> _Task objective_
Please find each line in the entries that contains the string "instances" and copy those lines out. Case counts.

> _Supplied data_
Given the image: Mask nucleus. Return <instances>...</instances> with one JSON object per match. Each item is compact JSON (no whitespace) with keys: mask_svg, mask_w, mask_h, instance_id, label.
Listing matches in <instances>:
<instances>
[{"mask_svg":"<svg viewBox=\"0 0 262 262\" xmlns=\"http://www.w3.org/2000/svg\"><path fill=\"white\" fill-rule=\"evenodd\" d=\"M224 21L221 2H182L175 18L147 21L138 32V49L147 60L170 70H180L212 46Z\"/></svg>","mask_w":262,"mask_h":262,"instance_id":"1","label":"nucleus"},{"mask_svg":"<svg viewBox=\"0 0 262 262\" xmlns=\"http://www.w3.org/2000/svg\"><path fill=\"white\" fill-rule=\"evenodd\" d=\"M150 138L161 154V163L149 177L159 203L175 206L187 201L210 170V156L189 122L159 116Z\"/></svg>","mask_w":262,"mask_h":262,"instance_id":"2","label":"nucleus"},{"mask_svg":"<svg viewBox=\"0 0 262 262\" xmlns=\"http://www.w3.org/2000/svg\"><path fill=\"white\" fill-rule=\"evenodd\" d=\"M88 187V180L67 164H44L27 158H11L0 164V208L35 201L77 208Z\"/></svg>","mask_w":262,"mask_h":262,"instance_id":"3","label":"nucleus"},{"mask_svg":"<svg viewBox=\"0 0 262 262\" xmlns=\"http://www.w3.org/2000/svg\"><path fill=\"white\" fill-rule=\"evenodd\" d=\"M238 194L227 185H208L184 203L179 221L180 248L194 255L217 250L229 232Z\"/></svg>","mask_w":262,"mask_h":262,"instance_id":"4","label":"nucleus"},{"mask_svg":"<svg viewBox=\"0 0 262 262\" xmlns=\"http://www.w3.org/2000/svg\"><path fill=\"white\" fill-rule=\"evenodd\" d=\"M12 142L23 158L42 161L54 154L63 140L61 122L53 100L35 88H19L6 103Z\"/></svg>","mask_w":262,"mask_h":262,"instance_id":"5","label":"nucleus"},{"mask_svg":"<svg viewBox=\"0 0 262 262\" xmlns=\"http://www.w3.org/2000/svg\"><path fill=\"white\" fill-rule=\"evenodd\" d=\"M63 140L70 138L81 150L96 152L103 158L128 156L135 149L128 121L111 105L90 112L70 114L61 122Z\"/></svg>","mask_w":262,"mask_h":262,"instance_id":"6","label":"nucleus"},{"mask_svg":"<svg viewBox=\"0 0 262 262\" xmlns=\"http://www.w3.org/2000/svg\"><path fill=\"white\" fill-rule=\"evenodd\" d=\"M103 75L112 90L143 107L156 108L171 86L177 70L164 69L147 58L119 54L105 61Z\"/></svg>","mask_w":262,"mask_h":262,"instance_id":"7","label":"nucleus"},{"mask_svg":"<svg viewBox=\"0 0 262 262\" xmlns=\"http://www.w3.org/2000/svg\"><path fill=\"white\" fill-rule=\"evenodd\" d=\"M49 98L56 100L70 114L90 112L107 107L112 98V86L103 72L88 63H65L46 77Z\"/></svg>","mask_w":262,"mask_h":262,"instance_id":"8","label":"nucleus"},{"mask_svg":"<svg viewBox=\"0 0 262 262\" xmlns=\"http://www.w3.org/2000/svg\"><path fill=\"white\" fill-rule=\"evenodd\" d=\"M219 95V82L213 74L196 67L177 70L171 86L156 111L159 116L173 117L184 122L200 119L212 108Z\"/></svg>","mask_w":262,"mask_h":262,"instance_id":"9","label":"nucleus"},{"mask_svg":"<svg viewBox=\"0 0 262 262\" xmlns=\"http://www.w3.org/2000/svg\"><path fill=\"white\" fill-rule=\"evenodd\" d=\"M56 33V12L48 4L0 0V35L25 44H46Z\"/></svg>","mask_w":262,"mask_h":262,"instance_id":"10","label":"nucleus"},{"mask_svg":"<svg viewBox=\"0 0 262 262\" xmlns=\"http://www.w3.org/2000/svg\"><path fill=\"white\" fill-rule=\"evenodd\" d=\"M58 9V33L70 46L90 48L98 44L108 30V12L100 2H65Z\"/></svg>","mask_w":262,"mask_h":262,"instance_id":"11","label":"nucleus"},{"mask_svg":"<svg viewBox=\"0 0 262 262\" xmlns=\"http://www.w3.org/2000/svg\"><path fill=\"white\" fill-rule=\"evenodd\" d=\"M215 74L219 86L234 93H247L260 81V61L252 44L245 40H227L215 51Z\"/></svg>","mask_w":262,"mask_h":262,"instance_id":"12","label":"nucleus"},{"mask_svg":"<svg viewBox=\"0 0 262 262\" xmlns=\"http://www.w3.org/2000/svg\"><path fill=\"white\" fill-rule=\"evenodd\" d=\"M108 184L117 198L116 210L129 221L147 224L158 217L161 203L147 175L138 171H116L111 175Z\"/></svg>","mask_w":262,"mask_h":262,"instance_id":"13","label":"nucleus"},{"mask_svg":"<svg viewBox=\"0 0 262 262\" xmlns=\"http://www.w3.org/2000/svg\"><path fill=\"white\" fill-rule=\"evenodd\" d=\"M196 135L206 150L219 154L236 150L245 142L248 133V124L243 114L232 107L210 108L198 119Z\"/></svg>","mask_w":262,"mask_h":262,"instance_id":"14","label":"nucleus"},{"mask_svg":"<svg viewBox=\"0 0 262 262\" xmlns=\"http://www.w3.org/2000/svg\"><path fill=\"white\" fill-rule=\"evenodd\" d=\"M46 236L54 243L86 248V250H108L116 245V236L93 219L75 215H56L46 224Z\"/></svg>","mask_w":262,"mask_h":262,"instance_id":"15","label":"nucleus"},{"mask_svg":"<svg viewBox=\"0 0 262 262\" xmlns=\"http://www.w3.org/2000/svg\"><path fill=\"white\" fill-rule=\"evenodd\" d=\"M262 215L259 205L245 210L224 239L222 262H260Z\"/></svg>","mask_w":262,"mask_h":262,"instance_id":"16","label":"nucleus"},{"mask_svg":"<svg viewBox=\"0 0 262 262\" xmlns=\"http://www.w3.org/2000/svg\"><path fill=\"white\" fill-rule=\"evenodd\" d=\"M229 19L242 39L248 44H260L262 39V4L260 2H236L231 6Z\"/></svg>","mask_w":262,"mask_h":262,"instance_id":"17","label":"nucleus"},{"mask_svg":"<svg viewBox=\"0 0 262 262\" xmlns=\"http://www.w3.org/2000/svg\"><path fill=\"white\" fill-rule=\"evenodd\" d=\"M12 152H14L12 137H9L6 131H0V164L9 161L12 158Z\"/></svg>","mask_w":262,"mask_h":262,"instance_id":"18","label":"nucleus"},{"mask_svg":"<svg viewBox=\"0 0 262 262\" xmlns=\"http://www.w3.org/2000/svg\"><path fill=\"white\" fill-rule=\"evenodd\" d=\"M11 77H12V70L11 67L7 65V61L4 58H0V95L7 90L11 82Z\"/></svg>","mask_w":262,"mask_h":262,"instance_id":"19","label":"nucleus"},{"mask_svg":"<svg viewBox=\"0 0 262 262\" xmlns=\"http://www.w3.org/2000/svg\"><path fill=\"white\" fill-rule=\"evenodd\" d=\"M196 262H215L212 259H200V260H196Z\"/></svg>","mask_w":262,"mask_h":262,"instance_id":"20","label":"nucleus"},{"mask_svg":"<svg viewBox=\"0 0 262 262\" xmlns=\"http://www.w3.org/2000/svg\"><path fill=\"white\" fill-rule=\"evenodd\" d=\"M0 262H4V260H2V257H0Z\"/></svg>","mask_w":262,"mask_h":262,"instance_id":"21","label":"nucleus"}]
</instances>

> _Response to the task_
Given the image: Mask nucleus. Return <instances>...</instances> with one JSON object per match. Each item is compact JSON (no whitespace) with keys: mask_svg, mask_w, mask_h, instance_id, label.
Listing matches in <instances>:
<instances>
</instances>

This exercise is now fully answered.